# Why all The Beatles except John hated Yoko Ono



## David Baxter PhD (Aug 31, 2010)

Yoko Ono at MoMA performing her conceptual poem _Voice Piece for Soprano_:


----------



## Andy (Aug 31, 2010)

lol I finally understand. You can go an November 28th for a live presentation!:2thumbs:


----------



## David Baxter PhD (Aug 31, 2010)

The woman is just plain weird!


----------



## Andy (Aug 31, 2010)

David Baxter said:


> The woman is just plain weird!


 
Is there a word more eccentric than eccentric?


----------



## David Baxter PhD (Aug 31, 2010)

Bizarre?


----------



## Andy (Aug 31, 2010)

David Baxter said:


> Bizarre?


 
Bizarrely Eccentric.:2thumbs:


----------



## boi (Aug 31, 2010)

hehe...I dont like yoko ono's performance art.

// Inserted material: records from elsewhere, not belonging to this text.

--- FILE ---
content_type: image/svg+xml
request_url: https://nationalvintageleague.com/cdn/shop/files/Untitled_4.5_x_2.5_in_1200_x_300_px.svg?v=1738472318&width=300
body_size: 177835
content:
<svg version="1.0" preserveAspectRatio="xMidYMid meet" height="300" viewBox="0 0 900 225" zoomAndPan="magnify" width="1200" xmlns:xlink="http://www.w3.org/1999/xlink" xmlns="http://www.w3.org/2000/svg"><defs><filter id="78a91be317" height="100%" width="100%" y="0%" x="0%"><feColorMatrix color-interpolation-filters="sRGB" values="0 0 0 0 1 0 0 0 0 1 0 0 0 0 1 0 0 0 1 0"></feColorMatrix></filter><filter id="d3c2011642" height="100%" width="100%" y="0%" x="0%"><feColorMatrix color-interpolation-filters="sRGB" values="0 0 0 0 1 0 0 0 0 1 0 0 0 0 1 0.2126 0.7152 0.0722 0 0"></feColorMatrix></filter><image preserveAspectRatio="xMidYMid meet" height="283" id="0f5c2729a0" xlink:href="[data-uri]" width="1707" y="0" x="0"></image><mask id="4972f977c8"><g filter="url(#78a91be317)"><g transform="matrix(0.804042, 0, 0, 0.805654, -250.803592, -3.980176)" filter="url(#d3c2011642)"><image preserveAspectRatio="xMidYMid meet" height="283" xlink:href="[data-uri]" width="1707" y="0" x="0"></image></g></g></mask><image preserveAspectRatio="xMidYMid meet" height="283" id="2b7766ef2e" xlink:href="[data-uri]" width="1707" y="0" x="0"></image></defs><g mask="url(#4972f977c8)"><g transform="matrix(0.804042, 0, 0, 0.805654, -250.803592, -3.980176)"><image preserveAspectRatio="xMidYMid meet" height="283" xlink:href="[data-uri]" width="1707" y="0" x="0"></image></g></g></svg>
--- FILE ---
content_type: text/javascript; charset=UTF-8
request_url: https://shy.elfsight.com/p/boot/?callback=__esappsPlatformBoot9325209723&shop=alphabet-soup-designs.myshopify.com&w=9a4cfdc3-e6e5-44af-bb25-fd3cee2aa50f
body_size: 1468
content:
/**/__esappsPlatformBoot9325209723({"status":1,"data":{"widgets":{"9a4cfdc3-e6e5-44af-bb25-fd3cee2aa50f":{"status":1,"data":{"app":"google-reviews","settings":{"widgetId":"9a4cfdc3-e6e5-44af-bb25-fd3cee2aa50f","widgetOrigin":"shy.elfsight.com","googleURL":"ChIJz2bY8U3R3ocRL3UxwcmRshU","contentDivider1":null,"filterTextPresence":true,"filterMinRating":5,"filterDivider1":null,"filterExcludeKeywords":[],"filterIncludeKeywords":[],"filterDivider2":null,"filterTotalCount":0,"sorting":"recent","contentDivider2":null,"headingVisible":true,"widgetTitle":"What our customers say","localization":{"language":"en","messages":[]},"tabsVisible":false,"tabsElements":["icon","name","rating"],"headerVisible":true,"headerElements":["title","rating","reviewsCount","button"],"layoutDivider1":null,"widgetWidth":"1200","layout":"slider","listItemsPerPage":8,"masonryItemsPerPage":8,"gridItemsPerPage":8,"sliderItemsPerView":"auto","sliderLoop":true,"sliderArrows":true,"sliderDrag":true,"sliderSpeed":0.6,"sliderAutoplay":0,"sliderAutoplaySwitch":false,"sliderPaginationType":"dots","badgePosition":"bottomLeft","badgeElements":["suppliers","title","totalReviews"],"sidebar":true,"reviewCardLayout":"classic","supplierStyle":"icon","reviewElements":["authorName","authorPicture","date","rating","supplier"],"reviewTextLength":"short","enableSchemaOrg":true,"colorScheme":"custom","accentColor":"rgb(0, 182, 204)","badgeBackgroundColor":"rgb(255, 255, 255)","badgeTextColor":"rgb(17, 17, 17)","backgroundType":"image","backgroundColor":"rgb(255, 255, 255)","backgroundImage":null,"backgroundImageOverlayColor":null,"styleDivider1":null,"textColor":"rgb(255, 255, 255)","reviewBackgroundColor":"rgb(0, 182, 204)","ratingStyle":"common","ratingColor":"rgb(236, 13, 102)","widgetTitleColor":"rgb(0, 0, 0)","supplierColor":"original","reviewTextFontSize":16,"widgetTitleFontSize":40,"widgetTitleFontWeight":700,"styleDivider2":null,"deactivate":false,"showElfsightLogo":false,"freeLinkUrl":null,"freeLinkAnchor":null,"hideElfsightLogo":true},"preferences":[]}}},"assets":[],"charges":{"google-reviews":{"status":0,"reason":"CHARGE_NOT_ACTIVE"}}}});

She did the "cut piece" performance at carnegie hall in the 60's. Didn't like that one either even though it's considered such a feminist contemporary piece of art heheh


----------



## Daniel (Aug 31, 2010)

And a YouTube comment: "No﻿ one called the paramedics??"


----------



## David Baxter PhD (Aug 31, 2010)

:lol:


----------